Assignment → Swap "car" for "vehicle" wherever it occurs in the data below, and write out all the lines again with nothing else changed. Leave the pictures out.

Supplied entries →
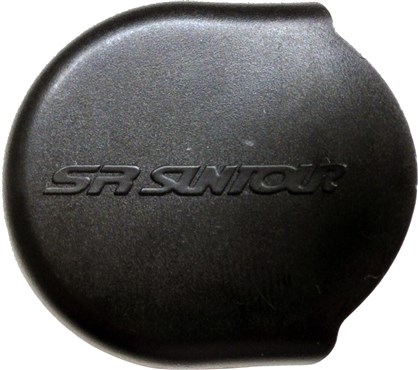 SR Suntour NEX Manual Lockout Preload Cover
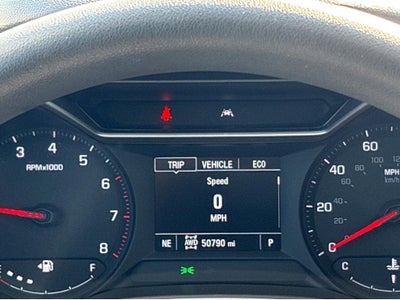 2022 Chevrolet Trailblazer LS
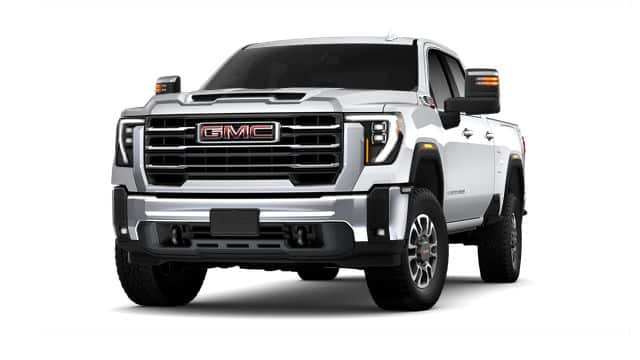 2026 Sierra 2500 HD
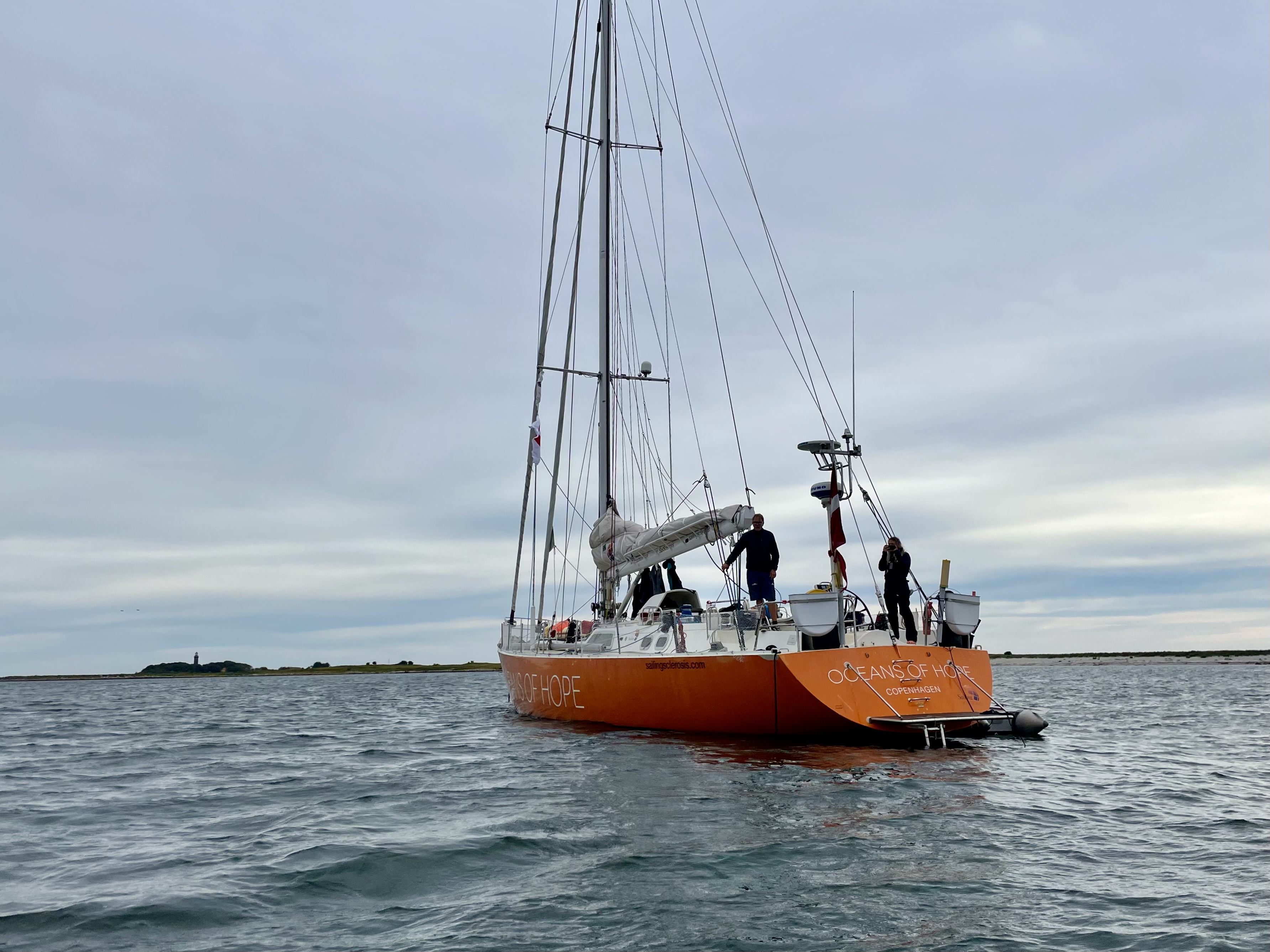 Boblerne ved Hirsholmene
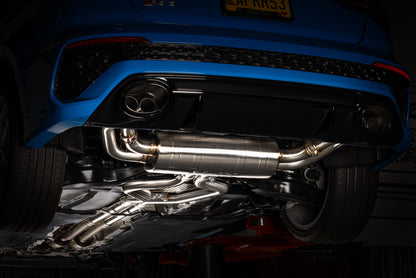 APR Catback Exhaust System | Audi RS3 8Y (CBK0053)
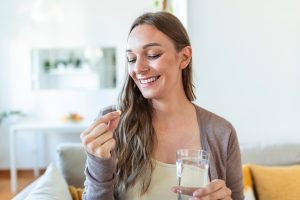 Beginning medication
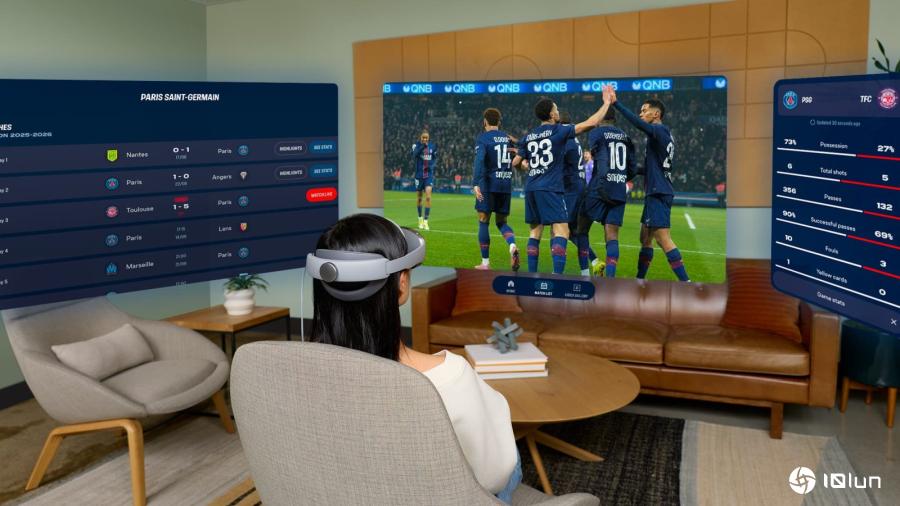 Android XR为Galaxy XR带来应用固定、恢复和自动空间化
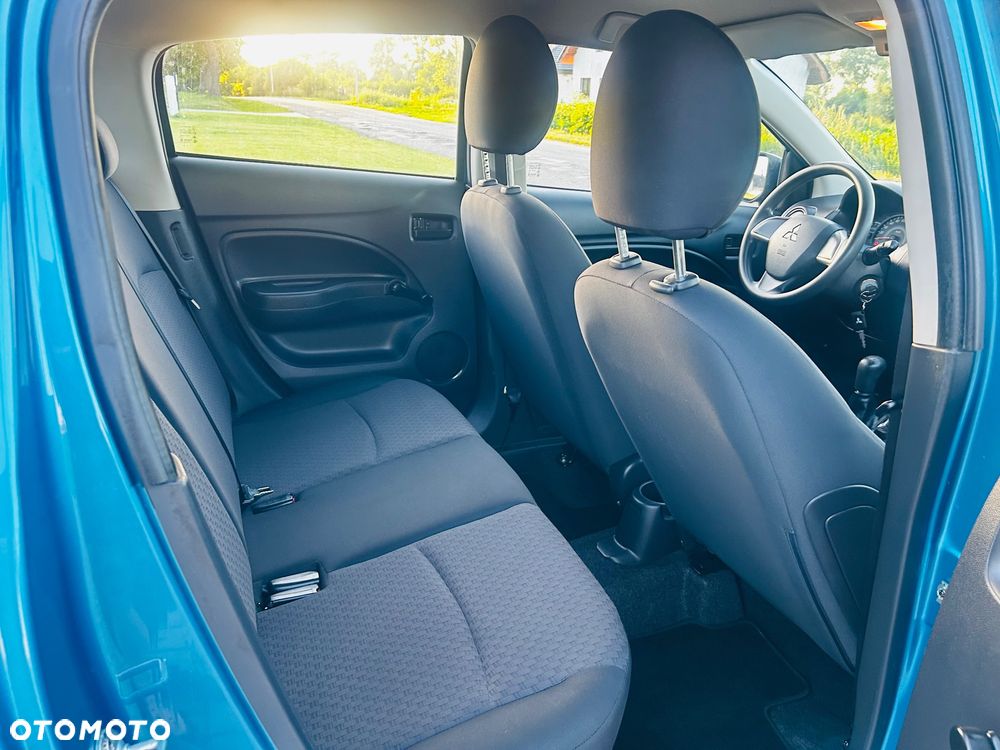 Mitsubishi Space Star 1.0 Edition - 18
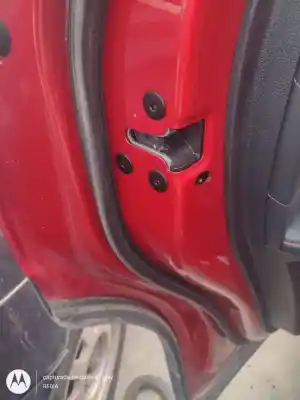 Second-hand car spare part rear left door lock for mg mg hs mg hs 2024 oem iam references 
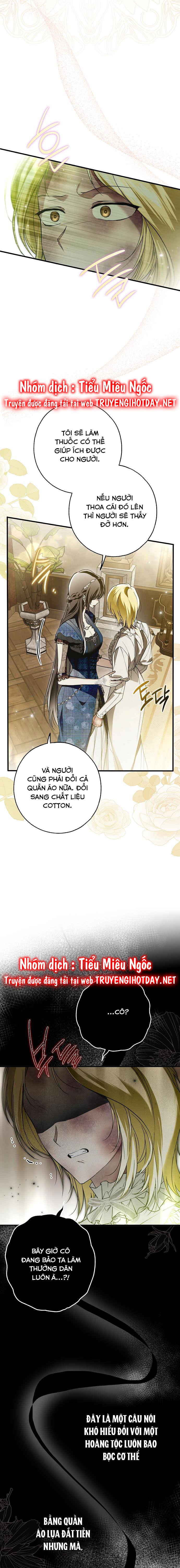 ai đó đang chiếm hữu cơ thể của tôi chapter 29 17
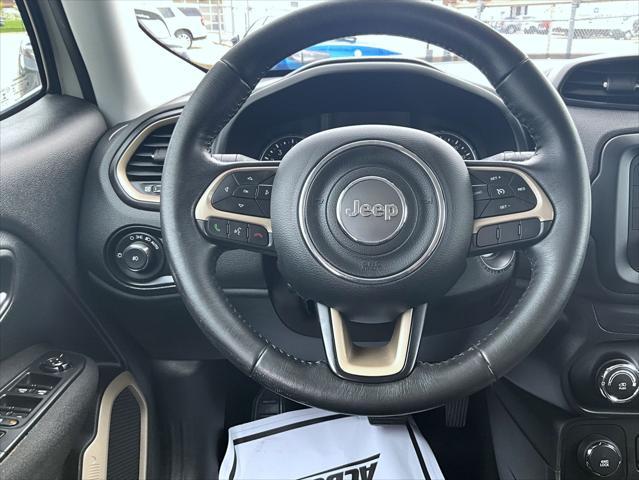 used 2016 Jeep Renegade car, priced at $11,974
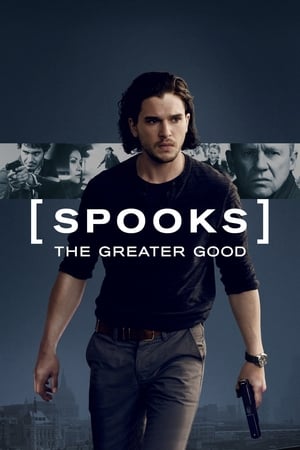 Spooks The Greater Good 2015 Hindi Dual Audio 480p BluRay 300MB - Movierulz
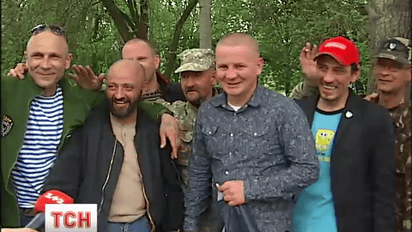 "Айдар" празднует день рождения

Finished task →
 SR Suntour NEX Manual Lockout Preload Cover
 2022 Chevrolet Trailblazer LS
 2026 Sierra 2500 HD
 Boblerne ved Hirsholmene
 APR Catback Exhaust System | Audi RS3 8Y (CBK0053)
 Beginning medication
 Android XR为Galaxy XR带来应用固定、恢复和自动空间化
 Mitsubishi Space Star 1.0 Edition - 18
 Second-hand vehicle spare part rear left door lock for mg mg hs mg hs 2024 oem iam references 
 ai đó đang chiếm hữu cơ thể của tôi chapter 29 17
 used 2016 Jeep Renegade vehicle, priced at $11,974
 Spooks The Greater Good 2015 Hindi Dual Audio 480p BluRay 300MB - Movierulz
 "Айдар" празднует день рождения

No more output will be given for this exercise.